Aim A -
In the text about compliance audits, shorten the paragraph beginning "First – Policies and procedures?" while keeping its main facts.
Aim B -
Carry on the text about compliance audits, starting after its final sentence.

Document section -

━━━━━━━━━━━━━━━━━━━━━━━━━━━━━━

When I go out on exams to client sites, I am often amazed that I find things in bad shape – terminated users on systems, unpatched servers, holes in firewalls, secret 5 on Cisco routers…..Why? Because it’s not rocket science. Whether it’s SOX, SAS 70 or PCI, auditors will be checking pretty much the same things.
First – Policies and procedures? Got em? Don’t make ME do it. If I write your policies (by requiring you to do it to become compliant), you have no investment or interest in implementing them or maintaining them. Write your own, and you own the procedure. I recently got an “Incident Response Policy” which had been flagrantly plagiarized from a university. The author, an admin in a service bureau, didn’t bother to read the complete document and at least Find|Replace the appropriate nouns and names. He had actually set himself up to fail with a policy that would be impossible for him to implement.
Second – Access Controls? Who is in charge of requesting adds/changes/deletes, and who completes the request? DON’T make me do it. Don’t tell me you track it by emails, because those get lost and deleted. Email is NOT an access control. Who wanted it, who approved it, and who did it? When? I’ll be asking…..

━━━━━━━━━━━━━━━━━━━━━━━━━━━━━━

Data -
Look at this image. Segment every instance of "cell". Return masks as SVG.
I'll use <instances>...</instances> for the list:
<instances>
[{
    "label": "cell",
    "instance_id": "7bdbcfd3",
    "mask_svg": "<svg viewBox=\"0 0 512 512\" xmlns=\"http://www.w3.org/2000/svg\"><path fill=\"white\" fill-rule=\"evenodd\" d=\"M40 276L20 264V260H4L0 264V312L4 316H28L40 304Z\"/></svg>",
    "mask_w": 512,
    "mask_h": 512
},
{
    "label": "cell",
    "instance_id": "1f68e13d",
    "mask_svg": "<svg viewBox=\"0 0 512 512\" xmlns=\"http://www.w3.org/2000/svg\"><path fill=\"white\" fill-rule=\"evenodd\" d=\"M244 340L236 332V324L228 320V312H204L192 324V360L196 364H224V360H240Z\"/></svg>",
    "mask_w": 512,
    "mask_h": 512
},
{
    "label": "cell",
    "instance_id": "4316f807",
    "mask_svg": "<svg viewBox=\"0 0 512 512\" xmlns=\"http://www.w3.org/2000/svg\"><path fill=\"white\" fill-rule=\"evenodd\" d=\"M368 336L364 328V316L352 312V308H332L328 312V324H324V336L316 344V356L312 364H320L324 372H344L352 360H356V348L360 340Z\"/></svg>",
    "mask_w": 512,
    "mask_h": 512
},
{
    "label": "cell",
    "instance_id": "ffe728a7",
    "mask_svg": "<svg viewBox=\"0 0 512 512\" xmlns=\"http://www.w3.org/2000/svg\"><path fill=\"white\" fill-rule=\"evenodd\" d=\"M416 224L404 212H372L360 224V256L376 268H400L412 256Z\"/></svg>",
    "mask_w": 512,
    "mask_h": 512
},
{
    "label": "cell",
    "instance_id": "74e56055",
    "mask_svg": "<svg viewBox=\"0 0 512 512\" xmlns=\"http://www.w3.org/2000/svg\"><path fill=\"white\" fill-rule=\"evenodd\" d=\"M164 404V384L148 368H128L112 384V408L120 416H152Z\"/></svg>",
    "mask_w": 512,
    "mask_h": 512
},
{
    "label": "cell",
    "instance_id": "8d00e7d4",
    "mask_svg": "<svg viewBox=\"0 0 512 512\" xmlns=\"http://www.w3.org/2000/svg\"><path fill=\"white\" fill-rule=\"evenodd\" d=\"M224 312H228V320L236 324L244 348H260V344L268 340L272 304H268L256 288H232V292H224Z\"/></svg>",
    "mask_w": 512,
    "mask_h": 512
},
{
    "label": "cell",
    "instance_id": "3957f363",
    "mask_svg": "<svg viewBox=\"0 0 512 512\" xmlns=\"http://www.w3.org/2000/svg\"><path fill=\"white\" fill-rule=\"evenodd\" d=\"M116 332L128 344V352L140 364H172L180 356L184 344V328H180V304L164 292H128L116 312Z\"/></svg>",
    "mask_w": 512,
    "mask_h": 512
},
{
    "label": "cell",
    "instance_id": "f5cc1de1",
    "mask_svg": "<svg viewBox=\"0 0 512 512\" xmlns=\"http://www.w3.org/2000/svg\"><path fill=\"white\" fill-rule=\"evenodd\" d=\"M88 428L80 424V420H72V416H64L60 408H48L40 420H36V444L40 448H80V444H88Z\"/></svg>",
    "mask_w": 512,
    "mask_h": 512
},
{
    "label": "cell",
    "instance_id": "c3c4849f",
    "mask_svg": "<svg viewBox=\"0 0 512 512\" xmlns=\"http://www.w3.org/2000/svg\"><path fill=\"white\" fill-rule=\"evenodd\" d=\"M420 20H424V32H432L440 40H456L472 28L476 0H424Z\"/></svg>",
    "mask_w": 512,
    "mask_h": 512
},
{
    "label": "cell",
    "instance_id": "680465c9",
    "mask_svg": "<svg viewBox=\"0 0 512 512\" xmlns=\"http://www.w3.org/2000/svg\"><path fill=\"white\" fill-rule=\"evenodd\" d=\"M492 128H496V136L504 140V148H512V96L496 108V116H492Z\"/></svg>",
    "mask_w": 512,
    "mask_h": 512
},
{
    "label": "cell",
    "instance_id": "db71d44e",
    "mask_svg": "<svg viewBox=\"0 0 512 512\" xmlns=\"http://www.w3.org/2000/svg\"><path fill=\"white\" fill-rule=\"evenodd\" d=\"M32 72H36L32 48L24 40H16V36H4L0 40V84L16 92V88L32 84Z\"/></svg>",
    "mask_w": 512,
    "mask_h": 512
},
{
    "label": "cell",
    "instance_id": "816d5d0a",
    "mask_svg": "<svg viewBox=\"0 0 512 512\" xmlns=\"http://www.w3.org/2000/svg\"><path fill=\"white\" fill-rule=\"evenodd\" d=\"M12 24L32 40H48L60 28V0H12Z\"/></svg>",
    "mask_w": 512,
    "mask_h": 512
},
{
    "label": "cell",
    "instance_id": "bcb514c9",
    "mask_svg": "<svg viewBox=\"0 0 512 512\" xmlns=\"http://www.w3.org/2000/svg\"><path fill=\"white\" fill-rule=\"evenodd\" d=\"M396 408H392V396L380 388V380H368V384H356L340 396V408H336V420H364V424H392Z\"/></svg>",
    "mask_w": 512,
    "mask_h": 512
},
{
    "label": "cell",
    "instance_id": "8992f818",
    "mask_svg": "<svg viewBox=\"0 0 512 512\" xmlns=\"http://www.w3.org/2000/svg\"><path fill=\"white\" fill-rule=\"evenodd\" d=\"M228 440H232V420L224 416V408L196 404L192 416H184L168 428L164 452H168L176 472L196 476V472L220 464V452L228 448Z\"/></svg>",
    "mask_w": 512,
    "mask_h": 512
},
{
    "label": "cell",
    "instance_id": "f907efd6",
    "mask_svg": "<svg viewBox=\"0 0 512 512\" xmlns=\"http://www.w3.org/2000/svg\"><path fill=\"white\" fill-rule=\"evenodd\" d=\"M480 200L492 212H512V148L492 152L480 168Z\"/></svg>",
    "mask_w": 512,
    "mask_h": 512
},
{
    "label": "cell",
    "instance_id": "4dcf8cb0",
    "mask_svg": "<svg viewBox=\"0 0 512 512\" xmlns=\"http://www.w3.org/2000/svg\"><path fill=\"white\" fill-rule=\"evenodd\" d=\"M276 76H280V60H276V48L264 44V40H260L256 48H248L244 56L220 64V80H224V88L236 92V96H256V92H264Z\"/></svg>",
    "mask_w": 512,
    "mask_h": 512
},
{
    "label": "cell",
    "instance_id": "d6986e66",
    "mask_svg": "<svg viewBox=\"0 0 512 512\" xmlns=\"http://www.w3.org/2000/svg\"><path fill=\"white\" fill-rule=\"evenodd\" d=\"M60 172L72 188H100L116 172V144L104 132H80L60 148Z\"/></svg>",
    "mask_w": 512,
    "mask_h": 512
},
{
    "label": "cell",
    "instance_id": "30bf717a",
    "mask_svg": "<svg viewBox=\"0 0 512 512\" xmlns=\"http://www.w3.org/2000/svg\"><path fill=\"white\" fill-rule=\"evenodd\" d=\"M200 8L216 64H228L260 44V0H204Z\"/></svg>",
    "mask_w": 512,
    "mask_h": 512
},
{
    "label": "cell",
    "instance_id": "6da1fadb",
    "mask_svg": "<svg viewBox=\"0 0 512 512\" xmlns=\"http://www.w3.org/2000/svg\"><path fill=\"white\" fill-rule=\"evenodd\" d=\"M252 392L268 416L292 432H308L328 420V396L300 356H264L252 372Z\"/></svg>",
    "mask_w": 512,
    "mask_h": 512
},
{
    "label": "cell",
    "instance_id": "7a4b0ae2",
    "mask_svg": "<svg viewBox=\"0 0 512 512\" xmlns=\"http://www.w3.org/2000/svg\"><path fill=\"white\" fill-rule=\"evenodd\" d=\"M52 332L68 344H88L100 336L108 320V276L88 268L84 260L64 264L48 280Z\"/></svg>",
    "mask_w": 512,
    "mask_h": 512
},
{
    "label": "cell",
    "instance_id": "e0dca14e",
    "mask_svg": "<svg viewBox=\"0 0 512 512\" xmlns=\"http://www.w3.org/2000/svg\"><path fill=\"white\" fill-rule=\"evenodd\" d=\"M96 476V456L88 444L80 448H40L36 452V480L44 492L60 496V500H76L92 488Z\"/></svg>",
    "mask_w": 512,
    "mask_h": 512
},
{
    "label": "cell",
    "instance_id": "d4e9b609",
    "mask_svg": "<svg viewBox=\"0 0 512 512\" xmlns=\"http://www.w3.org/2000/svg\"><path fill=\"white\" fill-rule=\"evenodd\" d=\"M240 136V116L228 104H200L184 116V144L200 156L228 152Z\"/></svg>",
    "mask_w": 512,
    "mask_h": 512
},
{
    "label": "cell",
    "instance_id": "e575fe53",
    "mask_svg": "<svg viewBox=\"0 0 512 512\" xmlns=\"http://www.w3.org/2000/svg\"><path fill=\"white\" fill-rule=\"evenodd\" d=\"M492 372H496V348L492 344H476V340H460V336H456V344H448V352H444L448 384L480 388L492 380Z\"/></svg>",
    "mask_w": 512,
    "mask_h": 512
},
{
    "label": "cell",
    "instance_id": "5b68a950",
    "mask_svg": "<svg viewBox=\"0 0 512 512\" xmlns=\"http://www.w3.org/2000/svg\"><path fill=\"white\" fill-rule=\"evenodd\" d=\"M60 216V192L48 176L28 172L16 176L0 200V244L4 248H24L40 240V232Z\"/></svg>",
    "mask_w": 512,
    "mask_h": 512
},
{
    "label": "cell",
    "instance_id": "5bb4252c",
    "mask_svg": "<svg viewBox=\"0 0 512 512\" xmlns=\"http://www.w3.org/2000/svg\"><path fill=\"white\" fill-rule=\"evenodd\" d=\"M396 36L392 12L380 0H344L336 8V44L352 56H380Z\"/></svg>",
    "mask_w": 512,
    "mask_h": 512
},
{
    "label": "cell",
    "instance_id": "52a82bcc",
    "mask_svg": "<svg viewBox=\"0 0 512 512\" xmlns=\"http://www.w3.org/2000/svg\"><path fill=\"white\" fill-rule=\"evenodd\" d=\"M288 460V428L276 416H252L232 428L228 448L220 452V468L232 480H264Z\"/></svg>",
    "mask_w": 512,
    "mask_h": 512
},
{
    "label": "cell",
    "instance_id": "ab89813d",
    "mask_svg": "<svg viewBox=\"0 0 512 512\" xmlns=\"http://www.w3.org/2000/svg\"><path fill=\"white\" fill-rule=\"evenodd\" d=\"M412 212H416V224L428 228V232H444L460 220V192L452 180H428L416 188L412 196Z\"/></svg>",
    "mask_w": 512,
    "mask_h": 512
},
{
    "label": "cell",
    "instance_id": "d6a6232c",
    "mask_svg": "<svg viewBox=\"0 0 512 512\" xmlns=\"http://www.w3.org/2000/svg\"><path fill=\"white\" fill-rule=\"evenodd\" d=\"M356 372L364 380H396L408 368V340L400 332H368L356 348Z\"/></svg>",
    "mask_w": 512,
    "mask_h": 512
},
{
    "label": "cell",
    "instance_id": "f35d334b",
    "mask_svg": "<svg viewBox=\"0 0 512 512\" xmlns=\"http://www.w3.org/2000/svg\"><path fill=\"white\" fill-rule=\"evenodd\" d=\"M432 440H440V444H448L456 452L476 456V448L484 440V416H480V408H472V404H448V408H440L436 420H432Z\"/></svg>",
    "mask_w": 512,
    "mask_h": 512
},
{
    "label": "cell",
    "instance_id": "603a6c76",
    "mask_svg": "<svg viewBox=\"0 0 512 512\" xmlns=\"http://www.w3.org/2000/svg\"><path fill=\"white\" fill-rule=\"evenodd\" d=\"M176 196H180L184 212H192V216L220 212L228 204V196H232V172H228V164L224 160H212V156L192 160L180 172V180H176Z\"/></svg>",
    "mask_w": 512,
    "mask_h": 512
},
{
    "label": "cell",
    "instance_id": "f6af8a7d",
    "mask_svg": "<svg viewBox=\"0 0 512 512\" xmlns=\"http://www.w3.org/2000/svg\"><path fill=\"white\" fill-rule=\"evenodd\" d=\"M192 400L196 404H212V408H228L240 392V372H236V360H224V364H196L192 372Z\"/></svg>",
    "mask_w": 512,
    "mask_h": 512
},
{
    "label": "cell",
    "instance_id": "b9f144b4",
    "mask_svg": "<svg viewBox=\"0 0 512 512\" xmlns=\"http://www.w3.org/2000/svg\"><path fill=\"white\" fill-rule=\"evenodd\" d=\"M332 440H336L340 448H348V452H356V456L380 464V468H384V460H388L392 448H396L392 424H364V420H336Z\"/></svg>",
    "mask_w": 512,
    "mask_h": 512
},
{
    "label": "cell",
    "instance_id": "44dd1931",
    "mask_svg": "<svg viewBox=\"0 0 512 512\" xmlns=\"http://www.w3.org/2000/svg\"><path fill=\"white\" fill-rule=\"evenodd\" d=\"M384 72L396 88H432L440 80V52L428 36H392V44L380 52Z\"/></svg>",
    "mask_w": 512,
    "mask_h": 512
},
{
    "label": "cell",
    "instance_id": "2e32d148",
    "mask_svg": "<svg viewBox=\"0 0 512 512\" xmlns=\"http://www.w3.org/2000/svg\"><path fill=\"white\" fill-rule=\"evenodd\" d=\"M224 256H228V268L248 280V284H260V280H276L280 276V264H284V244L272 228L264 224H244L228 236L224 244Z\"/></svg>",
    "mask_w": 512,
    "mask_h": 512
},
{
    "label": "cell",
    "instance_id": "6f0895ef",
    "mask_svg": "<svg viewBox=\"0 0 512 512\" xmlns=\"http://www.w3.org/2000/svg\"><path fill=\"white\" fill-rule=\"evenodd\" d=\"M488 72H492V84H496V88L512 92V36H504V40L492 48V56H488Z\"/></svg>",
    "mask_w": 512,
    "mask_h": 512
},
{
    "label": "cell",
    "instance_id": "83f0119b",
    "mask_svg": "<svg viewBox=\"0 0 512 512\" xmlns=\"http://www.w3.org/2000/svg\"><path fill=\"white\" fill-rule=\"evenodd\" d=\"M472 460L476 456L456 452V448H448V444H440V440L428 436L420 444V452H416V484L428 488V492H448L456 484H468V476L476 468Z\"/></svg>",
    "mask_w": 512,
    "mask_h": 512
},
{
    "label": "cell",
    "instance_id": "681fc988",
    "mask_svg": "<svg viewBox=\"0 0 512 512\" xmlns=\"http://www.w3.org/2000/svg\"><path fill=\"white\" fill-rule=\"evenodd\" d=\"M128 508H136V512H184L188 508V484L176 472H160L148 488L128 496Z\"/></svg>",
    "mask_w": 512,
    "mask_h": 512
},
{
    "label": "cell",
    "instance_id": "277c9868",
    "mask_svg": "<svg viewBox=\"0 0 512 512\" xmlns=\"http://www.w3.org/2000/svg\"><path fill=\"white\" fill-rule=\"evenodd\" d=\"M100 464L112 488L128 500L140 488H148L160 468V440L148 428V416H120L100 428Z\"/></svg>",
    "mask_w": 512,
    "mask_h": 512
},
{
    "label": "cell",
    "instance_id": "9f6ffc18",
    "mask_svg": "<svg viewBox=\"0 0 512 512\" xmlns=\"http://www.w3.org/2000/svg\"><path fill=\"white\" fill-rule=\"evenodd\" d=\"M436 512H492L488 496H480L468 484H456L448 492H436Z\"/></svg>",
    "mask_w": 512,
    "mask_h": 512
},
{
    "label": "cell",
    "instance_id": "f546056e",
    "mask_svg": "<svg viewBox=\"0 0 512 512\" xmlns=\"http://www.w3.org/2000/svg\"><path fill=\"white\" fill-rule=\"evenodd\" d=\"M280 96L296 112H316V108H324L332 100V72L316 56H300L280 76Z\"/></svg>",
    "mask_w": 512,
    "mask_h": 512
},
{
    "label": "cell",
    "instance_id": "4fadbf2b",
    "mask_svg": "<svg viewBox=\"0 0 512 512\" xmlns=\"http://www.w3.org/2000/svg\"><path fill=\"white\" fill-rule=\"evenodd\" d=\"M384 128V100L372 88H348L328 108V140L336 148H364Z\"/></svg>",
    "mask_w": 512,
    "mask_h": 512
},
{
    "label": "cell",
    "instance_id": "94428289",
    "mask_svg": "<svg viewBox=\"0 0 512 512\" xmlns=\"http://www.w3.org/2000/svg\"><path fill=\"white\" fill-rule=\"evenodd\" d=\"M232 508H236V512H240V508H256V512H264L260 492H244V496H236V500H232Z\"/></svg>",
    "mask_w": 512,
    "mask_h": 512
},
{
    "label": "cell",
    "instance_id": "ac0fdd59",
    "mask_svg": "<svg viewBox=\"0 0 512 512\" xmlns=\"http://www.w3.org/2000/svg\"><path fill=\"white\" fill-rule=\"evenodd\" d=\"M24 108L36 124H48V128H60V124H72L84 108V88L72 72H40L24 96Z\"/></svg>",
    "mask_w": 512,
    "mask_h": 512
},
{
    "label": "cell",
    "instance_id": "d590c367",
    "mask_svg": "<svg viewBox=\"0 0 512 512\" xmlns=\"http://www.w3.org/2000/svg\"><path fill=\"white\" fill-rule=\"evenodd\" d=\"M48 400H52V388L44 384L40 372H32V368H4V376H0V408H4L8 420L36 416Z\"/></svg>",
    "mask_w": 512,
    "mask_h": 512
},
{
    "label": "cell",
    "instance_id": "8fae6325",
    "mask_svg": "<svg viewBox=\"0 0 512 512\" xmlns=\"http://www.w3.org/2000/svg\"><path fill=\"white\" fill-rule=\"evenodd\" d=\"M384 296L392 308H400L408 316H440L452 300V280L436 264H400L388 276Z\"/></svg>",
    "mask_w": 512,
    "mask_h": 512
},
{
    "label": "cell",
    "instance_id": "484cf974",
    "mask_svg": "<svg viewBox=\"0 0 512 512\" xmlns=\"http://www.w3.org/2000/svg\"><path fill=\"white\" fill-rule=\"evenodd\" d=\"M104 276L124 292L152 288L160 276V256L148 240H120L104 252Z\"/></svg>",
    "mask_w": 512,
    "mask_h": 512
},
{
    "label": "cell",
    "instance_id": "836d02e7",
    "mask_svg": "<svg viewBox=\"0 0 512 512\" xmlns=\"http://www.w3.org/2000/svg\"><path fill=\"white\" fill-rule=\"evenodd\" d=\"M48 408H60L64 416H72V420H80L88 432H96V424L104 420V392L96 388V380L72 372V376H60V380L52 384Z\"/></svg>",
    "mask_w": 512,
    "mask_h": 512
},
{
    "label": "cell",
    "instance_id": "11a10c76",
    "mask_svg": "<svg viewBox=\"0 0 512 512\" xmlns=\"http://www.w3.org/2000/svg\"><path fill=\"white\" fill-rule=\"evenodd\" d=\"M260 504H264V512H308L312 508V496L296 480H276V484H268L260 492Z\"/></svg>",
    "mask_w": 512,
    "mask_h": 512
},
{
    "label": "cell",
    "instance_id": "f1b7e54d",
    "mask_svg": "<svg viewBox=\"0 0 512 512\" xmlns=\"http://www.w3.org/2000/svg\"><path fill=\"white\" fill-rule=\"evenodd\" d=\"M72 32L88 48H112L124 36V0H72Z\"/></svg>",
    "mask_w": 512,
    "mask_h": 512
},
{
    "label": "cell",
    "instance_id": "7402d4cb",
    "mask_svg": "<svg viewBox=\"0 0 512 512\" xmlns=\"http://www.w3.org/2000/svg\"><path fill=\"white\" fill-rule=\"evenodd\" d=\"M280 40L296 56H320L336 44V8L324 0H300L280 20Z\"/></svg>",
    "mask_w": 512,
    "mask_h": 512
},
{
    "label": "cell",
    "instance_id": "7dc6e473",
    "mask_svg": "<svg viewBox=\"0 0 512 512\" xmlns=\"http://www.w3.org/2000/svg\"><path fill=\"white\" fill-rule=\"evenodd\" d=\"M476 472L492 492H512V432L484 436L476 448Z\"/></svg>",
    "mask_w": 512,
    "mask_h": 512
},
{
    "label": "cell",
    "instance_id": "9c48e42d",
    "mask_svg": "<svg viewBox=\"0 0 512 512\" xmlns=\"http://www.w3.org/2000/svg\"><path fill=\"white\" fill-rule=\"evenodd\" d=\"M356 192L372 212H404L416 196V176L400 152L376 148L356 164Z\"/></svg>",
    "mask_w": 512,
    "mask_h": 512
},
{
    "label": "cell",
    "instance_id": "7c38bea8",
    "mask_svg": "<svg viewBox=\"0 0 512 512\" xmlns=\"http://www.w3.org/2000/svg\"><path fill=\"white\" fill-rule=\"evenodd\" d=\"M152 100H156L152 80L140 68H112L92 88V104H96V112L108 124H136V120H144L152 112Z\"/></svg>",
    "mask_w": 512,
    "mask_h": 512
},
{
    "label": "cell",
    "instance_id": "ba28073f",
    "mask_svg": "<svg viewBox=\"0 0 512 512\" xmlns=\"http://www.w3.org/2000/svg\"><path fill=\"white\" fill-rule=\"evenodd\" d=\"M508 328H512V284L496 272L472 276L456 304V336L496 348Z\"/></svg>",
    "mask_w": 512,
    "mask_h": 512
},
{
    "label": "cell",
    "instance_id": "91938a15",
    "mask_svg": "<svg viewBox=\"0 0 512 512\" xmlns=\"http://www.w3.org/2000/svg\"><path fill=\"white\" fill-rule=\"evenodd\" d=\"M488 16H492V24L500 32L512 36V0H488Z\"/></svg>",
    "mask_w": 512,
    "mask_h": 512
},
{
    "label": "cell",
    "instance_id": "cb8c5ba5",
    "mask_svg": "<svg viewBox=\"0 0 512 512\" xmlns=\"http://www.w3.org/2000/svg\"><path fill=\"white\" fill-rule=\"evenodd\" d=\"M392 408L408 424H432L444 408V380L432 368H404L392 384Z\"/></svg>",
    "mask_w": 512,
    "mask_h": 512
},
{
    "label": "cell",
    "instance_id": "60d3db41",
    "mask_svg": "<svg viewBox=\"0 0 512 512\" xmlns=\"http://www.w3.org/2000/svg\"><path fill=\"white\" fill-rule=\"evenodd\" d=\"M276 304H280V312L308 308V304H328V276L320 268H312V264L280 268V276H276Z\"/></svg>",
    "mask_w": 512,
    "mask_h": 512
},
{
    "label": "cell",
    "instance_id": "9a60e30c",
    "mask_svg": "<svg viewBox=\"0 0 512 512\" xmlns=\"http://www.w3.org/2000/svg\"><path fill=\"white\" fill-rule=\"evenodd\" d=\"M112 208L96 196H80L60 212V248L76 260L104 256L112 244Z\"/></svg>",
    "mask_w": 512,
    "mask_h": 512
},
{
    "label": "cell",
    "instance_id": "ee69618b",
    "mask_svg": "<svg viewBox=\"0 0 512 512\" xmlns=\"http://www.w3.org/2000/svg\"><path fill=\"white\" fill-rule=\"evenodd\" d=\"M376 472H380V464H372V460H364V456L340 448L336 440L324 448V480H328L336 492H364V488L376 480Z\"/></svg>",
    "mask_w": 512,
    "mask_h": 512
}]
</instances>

━━━━━━━━━━━━━━━━━━━━━━━━━━━━━━

Exercise output A -
Have policies and procedures, and write them yourself. If the auditor ends up writing them as a condition of compliance, you have no investment in implementing or maintaining them; writing your own means you own the procedure. One recent "Incident Response Policy" from an admin at a service bureau had been flagrantly plagiarized from a university. He never read the whole document or even used Find|Replace to swap in the right nouns and names, so he set himself up to fail with a policy he could not possibly implement.

Exercise output B -
Third – System Security? Are your servers patched? Don’t make me do it. If you give me a bunch of MBSA reports, you’d better READ THEM FIRST. That way, when I start asking you why there are so many local administrators on your database server, you’ll have an answer ready….especially if those IDs belong to users who have left the company. Do you REALLY want to explain why you’re missing 37 patches? While your manager and CSO grind their teeth behind you? I understand why you haven’t applied IE7 or the Windows Malicious Software Removal Tool (which Micro$oft says is a “critical” item), but security updates labeled “critical” and are over two months old WILL require an explanation. Count on it, and better yet, get it patched.
Any good auditor will give you the test AND the answers you need to pass. If you flunk, it’s not me. Do you really want to have to implement security the way an auditor (who does NOT know your network) recommends? Please don’t make me do it. If you know what I’m going to ask for, build it in, own it, make it yours, not mine.
And, I’m sorry to say, all of the examples are based on my experience in the real world of IT.
I had a great discussion today with the head of auditing for a regional bank. He talked about the need for IT Auditors to understand the systems they were auditing. But how much knowledge of technical environments should an IT Auditor have?
Quick answer: As much as possible.
I have met numerous CISAs and CISSPs that cannot audit systems without a checklist or a software tool. I’m not saying we have to know everything about each operating system; we don’t have to be engineers. (But it sure helps!) If we’re only as good as our tool, we’re doomed.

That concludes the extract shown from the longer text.